Material provided section start

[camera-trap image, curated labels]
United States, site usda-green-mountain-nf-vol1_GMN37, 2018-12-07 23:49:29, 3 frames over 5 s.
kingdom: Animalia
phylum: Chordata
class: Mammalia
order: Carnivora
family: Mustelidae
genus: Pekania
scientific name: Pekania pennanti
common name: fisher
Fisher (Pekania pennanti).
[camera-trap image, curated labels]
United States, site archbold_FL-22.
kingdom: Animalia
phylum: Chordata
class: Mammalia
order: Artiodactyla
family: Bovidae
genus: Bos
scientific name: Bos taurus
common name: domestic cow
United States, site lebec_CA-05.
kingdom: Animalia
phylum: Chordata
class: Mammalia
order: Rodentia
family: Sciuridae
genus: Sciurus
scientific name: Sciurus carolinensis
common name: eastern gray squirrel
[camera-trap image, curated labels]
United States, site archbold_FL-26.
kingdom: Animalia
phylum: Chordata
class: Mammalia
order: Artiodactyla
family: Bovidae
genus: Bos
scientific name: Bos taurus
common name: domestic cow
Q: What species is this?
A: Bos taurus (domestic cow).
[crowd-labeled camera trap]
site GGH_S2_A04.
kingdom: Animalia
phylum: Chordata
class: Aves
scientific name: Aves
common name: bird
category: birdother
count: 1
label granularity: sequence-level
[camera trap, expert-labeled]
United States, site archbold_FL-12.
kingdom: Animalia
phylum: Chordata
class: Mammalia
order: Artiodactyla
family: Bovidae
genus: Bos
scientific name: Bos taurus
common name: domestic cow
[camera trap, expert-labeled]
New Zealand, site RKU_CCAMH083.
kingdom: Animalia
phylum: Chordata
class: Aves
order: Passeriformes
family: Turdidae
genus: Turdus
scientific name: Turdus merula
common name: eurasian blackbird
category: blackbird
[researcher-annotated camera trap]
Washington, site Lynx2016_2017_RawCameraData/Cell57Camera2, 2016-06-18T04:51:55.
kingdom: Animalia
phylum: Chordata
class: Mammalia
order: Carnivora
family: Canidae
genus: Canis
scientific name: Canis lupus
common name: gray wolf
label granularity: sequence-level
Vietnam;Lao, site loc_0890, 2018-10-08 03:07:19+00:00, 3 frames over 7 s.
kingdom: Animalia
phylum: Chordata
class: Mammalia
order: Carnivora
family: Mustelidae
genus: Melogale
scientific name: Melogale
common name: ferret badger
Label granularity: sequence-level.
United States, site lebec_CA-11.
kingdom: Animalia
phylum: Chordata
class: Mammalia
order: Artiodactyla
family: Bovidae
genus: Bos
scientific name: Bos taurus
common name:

Material provided section end

**About this task**: For this exercise, write out all of the data exactly.

**Problem solution**:
[camera-trap image, curated labels]
United States, site usda-green-mountain-nf-vol1_GMN37, 2018-12-07 23:49:29, 3 frames over 5 s.
kingdom: Animalia
phylum: Chordata
class: Mammalia
order: Carnivora
family: Mustelidae
genus: Pekania
scientific name: Pekania pennanti
common name: fisher
Fisher (Pekania pennanti).
[camera-trap image, curated labels]
United States, site archbold_FL-22.
kingdom: Animalia
phylum: Chordata
class: Mammalia
order: Artiodactyla
family: Bovidae
genus: Bos
scientific name: Bos taurus
common name: domestic cow
United States, site lebec_CA-05.
kingdom: Animalia
phylum: Chordata
class: Mammalia
order: Rodentia
family: Sciuridae
genus: Sciurus
scientific name: Sciurus carolinensis
common name: eastern gray squirrel
[camera-trap image, curated labels]
United States, site archbold_FL-26.
kingdom: Animalia
phylum: Chordata
class: Mammalia
order: Artiodactyla
family: Bovidae
genus: Bos
scientific name: Bos taurus
common name: domestic cow
Q: What species is this?
A: Bos taurus (domestic cow).
[crowd-labeled camera trap]
site GGH_S2_A04.
kingdom: Animalia
phylum: Chordata
class: Aves
scientific name: Aves
common name: bird
category: birdother
count: 1
label granularity: sequence-level
[camera trap, expert-labeled]
United States, site archbold_FL-12.
kingdom: Animalia
phylum: Chordata
class: Mammalia
order: Artiodactyla
family: Bovidae
genus: Bos
scientific name: Bos taurus
common name: domestic cow
[camera trap, expert-labeled]
New Zealand, site RKU_CCAMH083.
kingdom: Animalia
phylum: Chordata
class: Aves
order: Passeriformes
family: Turdidae
genus: Turdus
scientific name: Turdus merula
common name: eurasian blackbird
category: blackbird
[researcher-annotated camera trap]
Washington, site Lynx2016_2017_RawCameraData/Cell57Camera2, 2016-06-18T04:51:55.
kingdom: Animalia
phylum: Chordata
class: Mammalia
order: Carnivora
family: Canidae
genus: Canis
scientific name: Canis lupus
common name: gray wolf
label granularity: sequence-level
Vietnam;Lao, site loc_0890, 2018-10-08 03:07:19+00:00, 3 frames over 7 s.
kingdom: Animalia
phylum: Chordata
class: Mammalia
order: Carnivora
family: Mustelidae
genus: Melogale
scientific name: Melogale
common name: ferret badger
Label granularity: sequence-level.
United States, site lebec_CA-11.
kingdom: Animalia
phylum: Chordata
class: Mammalia
order: Artiodactyla
family: Bovidae
genus: Bos
scientific name: Bos taurus
common name:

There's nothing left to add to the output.